[Collected data entries]

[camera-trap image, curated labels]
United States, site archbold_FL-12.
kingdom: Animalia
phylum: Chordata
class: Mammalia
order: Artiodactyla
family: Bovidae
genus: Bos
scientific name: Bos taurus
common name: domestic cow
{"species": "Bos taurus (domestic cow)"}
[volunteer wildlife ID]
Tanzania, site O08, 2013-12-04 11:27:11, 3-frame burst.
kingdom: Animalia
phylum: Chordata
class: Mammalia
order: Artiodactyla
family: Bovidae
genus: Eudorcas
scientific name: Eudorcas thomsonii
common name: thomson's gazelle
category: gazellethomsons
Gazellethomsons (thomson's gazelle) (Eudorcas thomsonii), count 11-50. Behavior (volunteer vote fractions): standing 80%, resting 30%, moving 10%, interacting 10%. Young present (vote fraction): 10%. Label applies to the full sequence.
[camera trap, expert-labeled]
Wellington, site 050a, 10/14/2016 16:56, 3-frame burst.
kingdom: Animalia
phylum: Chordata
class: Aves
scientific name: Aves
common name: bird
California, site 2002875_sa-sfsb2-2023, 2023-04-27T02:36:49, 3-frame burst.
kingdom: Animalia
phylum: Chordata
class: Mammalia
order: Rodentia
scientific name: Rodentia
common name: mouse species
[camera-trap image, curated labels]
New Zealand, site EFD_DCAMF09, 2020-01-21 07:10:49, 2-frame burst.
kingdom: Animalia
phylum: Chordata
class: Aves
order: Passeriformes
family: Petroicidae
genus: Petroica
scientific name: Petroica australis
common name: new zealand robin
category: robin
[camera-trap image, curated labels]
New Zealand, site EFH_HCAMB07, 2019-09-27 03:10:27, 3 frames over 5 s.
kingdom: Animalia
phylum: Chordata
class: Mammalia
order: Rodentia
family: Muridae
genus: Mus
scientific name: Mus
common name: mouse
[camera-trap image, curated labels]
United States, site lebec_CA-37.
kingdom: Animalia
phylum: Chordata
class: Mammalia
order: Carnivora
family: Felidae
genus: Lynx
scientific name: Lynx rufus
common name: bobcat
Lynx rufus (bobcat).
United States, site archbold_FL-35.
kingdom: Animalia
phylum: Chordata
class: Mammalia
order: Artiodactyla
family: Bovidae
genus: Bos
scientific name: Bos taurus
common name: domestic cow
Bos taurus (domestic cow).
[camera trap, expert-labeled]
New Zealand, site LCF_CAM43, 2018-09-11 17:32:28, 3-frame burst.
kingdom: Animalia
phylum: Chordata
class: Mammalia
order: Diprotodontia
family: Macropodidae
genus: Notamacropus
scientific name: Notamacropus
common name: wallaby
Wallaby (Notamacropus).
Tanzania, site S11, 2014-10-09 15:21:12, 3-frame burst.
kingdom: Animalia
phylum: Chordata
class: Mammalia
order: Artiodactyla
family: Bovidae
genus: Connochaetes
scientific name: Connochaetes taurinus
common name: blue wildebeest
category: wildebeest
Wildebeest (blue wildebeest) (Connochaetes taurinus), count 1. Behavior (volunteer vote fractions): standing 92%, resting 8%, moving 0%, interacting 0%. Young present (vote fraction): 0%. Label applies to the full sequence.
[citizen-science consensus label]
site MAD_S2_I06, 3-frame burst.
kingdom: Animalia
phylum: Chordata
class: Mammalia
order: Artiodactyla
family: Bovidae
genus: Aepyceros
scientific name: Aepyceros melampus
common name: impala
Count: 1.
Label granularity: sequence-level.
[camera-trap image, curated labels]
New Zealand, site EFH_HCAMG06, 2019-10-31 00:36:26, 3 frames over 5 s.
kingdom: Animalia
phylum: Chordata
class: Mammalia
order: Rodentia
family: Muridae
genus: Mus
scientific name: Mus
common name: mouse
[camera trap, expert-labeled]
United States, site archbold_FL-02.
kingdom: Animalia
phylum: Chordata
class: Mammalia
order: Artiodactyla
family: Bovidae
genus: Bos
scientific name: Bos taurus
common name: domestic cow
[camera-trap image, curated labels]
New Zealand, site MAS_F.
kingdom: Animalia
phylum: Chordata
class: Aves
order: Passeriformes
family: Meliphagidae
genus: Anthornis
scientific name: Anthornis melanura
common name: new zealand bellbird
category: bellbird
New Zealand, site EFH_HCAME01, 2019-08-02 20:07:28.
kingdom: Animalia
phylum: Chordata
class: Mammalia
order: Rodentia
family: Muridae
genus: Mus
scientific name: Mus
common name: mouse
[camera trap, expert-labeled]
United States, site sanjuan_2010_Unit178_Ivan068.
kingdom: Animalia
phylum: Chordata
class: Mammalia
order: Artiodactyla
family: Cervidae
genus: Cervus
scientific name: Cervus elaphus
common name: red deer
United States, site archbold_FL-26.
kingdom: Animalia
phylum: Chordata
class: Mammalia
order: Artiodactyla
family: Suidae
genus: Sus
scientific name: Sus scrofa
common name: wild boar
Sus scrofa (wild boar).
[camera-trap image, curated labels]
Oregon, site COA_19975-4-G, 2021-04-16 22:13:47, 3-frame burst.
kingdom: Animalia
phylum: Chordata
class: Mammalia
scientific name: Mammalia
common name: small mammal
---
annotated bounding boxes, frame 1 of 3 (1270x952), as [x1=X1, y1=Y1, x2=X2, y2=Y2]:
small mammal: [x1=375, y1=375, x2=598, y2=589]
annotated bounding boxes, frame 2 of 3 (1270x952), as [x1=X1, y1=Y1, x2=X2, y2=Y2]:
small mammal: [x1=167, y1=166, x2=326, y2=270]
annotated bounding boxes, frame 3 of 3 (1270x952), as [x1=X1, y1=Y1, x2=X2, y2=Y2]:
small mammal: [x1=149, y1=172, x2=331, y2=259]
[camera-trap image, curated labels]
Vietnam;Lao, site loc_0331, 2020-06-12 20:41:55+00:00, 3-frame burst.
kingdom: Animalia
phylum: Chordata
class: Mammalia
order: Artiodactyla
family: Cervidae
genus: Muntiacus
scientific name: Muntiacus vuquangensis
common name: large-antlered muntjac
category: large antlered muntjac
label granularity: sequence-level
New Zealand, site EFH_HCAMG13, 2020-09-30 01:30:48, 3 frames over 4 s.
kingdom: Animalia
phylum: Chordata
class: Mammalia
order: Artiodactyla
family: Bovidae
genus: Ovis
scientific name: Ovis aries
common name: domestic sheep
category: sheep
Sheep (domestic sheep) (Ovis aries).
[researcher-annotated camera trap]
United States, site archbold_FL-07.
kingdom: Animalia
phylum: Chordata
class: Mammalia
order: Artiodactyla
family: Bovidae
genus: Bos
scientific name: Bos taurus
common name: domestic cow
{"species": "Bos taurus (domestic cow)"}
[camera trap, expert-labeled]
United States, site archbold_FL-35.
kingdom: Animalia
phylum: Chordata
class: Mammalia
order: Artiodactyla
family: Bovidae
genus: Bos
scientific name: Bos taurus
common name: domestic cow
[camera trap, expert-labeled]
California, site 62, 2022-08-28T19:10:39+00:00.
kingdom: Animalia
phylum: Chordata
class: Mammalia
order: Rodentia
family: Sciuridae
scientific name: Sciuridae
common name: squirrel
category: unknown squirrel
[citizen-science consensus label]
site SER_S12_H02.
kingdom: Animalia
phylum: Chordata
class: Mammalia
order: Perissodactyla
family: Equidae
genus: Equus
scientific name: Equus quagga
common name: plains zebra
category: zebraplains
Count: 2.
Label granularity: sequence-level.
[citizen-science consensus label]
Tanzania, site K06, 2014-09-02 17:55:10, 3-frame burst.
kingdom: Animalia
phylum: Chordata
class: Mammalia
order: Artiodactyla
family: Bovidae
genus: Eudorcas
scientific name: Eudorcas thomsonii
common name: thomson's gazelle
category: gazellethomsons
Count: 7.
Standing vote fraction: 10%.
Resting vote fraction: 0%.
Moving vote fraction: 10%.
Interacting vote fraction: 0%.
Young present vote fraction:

■ **REQUIRED ACTION**
So that nothing is lost, write out each record exactly as it appears above.

■ **RESPONSE BOX**
[camera-trap image, curated labels]
United States, site archbold_FL-12.
kingdom: Animalia
phylum: Chordata
class: Mammalia
order: Artiodactyla
family: Bovidae
genus: Bos
scientific name: Bos taurus
common name: domestic cow
{"species": "Bos taurus (domestic cow)"}
[volunteer wildlife ID]
Tanzania, site O08, 2013-12-04 11:27:11, 3-frame burst.
kingdom: Animalia
phylum: Chordata
class: Mammalia
order: Artiodactyla
family: Bovidae
genus: Eudorcas
scientific name: Eudorcas thomsonii
common name: thomson's gazelle
category: gazellethomsons
Gazellethomsons (thomson's gazelle) (Eudorcas thomsonii), count 11-50. Behavior (volunteer vote fractions): standing 80%, resting 30%, moving 10%, interacting 10%. Young present (vote fraction): 10%. Label applies to the full sequence.
[camera trap, expert-labeled]
Wellington, site 050a, 10/14/2016 16:56, 3-frame burst.
kingdom: Animalia
phylum: Chordata
class: Aves
scientific name: Aves
common name: bird
California, site 2002875_sa-sfsb2-2023, 2023-04-27T02:36:49, 3-frame burst.
kingdom: Animalia
phylum: Chordata
class: Mammalia
order: Rodentia
scientific name: Rodentia
common name: mouse species
[camera-trap image, curated labels]
New Zealand, site EFD_DCAMF09, 2020-01-21 07:10:49, 2-frame burst.
kingdom: Animalia
phylum: Chordata
class: Aves
order: Passeriformes
family: Petroicidae
genus: Petroica
scientific name: Petroica australis
common name: new zealand robin
category: robin
[camera-trap image, curated labels]
New Zealand, site EFH_HCAMB07, 2019-09-27 03:10:27, 3 frames over 5 s.
kingdom: Animalia
phylum: Chordata
class: Mammalia
order: Rodentia
family: Muridae
genus: Mus
scientific name: Mus
common name: mouse
[camera-trap image, curated labels]
United States, site lebec_CA-37.
kingdom: Animalia
phylum: Chordata
class: Mammalia
order: Carnivora
family: Felidae
genus: Lynx
scientific name: Lynx rufus
common name: bobcat
Lynx rufus (bobcat).
United States, site archbold_FL-35.
kingdom: Animalia
phylum: Chordata
class: Mammalia
order: Artiodactyla
family: Bovidae
genus: Bos
scientific name: Bos taurus
common name: domestic cow
Bos taurus (domestic cow).
[camera trap, expert-labeled]
New Zealand, site LCF_CAM43, 2018-09-11 17:32:28, 3-frame burst.
kingdom: Animalia
phylum: Chordata
class: Mammalia
order: Diprotodontia
family: Macropodidae
genus: Notamacropus
scientific name: Notamacropus
common name: wallaby
Wallaby (Notamacropus).
Tanzania, site S11, 2014-10-09 15:21:12, 3-frame burst.
kingdom: Animalia
phylum: Chordata
class: Mammalia
order: Artiodactyla
family: Bovidae
genus: Connochaetes
scientific name: Connochaetes taurinus
common name: blue wildebeest
category: wildebeest
Wildebeest (blue wildebeest) (Connochaetes taurinus), count 1. Behavior (volunteer vote fractions): standing 92%, resting 8%, moving 0%, interacting 0%. Young present (vote fraction): 0%. Label applies to the full sequence.
[citizen-science consensus label]
site MAD_S2_I06, 3-frame burst.
kingdom: Animalia
phylum: Chordata
class: Mammalia
order: Artiodactyla
family: Bovidae
genus: Aepyceros
scientific name: Aepyceros melampus
common name: impala
Count: 1.
Label granularity: sequence-level.
[camera-trap image, curated labels]
New Zealand, site EFH_HCAMG06, 2019-10-31 00:36:26, 3 frames over 5 s.
kingdom: Animalia
phylum: Chordata
class: Mammalia
order: Rodentia
family: Muridae
genus: Mus
scientific name: Mus
common name: mouse
[camera trap, expert-labeled]
United States, site archbold_FL-02.
kingdom: Animalia
phylum: Chordata
class: Mammalia
order: Artiodactyla
family: Bovidae
genus: Bos
scientific name: Bos taurus
common name: domestic cow
[camera-trap image, curated labels]
New Zealand, site MAS_F.
kingdom: Animalia
phylum: Chordata
class: Aves
order: Passeriformes
family: Meliphagidae
genus: Anthornis
scientific name: Anthornis melanura
common name: new zealand bellbird
category: bellbird
New Zealand, site EFH_HCAME01, 2019-08-02 20:07:28.
kingdom: Animalia
phylum: Chordata
class: Mammalia
order: Rodentia
family: Muridae
genus: Mus
scientific name: Mus
common name: mouse
[camera trap, expert-labeled]
United States, site sanjuan_2010_Unit178_Ivan068.
kingdom: Animalia
phylum: Chordata
class: Mammalia
order: Artiodactyla
family: Cervidae
genus: Cervus
scientific name: Cervus elaphus
common name: red deer
United States, site archbold_FL-26.
kingdom: Animalia
phylum: Chordata
class: Mammalia
order: Artiodactyla
family: Suidae
genus: Sus
scientific name: Sus scrofa
common name: wild boar
Sus scrofa (wild boar).
[camera-trap image, curated labels]
Oregon, site COA_19975-4-G, 2021-04-16 22:13:47, 3-frame burst.
kingdom: Animalia
phylum: Chordata
class: Mammalia
scientific name: Mammalia
common name: small mammal
---
annotated bounding boxes, frame 1 of 3 (1270x952), as [x1=X1, y1=Y1, x2=X2, y2=Y2]:
small mammal: [x1=375, y1=375, x2=598, y2=589]
annotated bounding boxes, frame 2 of 3 (1270x952), as [x1=X1, y1=Y1, x2=X2, y2=Y2]:
small mammal: [x1=167, y1=166, x2=326, y2=270]
annotated bounding boxes, frame 3 of 3 (1270x952), as [x1=X1, y1=Y1, x2=X2, y2=Y2]:
small mammal: [x1=149, y1=172, x2=331, y2=259]
[camera-trap image, curated labels]
Vietnam;Lao, site loc_0331, 2020-06-12 20:41:55+00:00, 3-frame burst.
kingdom: Animalia
phylum: Chordata
class: Mammalia
order: Artiodactyla
family: Cervidae
genus: Muntiacus
scientific name: Muntiacus vuquangensis
common name: large-antlered muntjac
category: large antlered muntjac
label granularity: sequence-level
New Zealand, site EFH_HCAMG13, 2020-09-30 01:30:48, 3 frames over 4 s.
kingdom: Animalia
phylum: Chordata
class: Mammalia
order: Artiodactyla
family: Bovidae
genus: Ovis
scientific name: Ovis aries
common name: domestic sheep
category: sheep
Sheep (domestic sheep) (Ovis aries).
[researcher-annotated camera trap]
United States, site archbold_FL-07.
kingdom: Animalia
phylum: Chordata
class: Mammalia
order: Artiodactyla
family: Bovidae
genus: Bos
scientific name: Bos taurus
common name: domestic cow
{"species": "Bos taurus (domestic cow)"}
[camera trap, expert-labeled]
United States, site archbold_FL-35.
kingdom: Animalia
phylum: Chordata
class: Mammalia
order: Artiodactyla
family: Bovidae
genus: Bos
scientific name: Bos taurus
common name: domestic cow
[camera trap, expert-labeled]
California, site 62, 2022-08-28T19:10:39+00:00.
kingdom: Animalia
phylum: Chordata
class: Mammalia
order: Rodentia
family: Sciuridae
scientific name: Sciuridae
common name: squirrel
category: unknown squirrel
[citizen-science consensus label]
site SER_S12_H02.
kingdom: Animalia
phylum: Chordata
class: Mammalia
order: Perissodactyla
family: Equidae
genus: Equus
scientific name: Equus quagga
common name: plains zebra
category: zebraplains
Count: 2.
Label granularity: sequence-level.
[citizen-science consensus label]
Tanzania, site K06, 2014-09-02 17:55:10, 3-frame burst.
kingdom: Animalia
phylum: Chordata
class: Mammalia
order: Artiodactyla
family: Bovidae
genus: Eudorcas
scientific name: Eudorcas thomsonii
common name: thomson's gazelle
category: gazellethomsons
Count: 7.
Standing vote fraction: 10%.
Resting vote fraction: 0%.
Moving vote fraction: 10%.
Interacting vote fraction: 0%.
Young present vote fraction:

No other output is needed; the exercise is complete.